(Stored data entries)

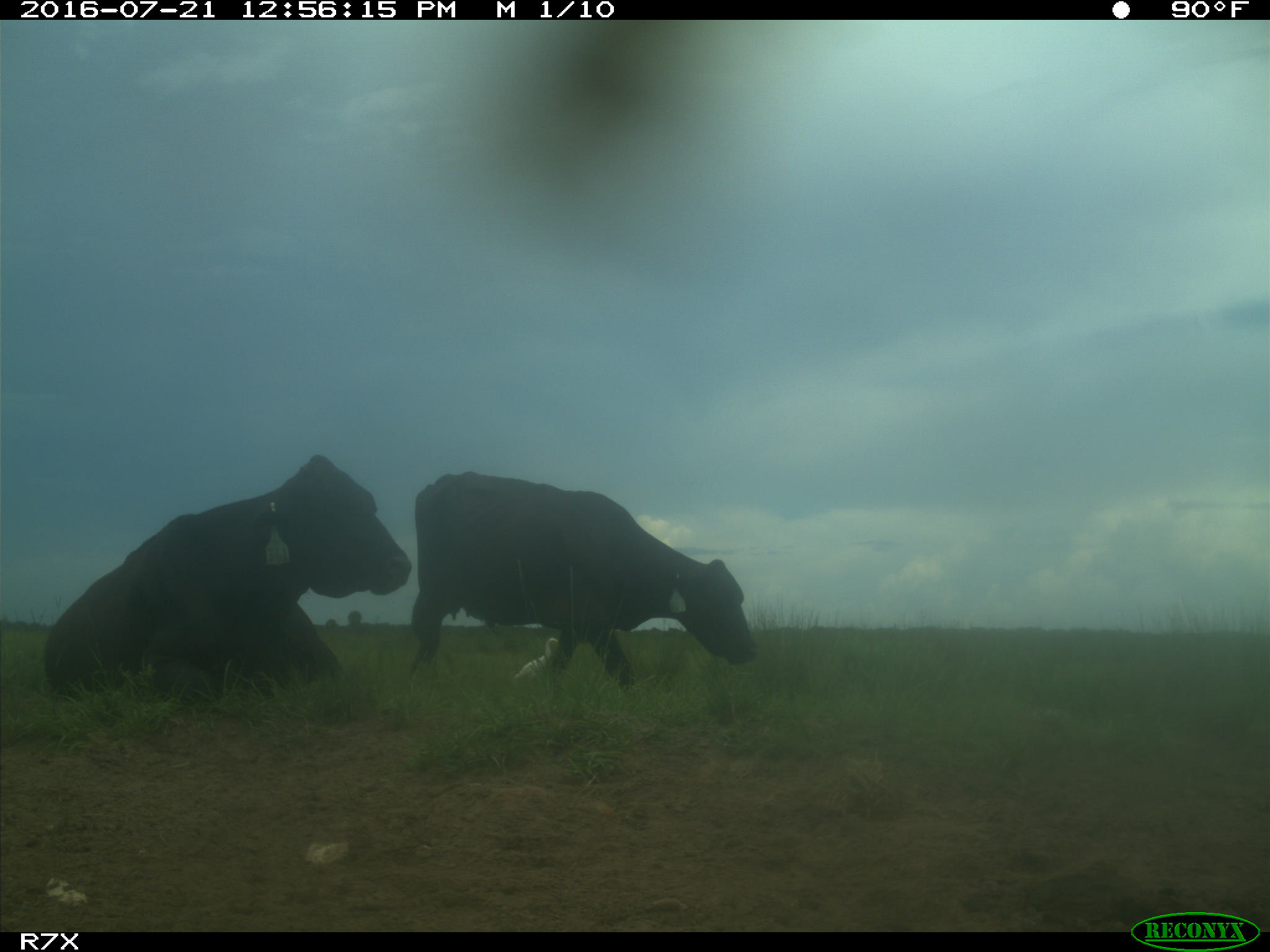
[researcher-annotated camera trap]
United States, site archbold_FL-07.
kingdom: Animalia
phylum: Chordata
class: Mammalia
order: Artiodactyla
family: Bovidae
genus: Bos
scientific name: Bos taurus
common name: domestic cow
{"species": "Bos taurus (domestic cow)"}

What you are asked to do >>
The line containing "class: Mammalia" and every line after it, through the end of the records, should be repeated exactly and alone.

Solution for this task >>
class: Mammalia
order: Artiodactyla
family: Bovidae
genus: Bos
scientific name: Bos taurus
common name: domestic cow
{"species": "Bos taurus (domestic cow)"}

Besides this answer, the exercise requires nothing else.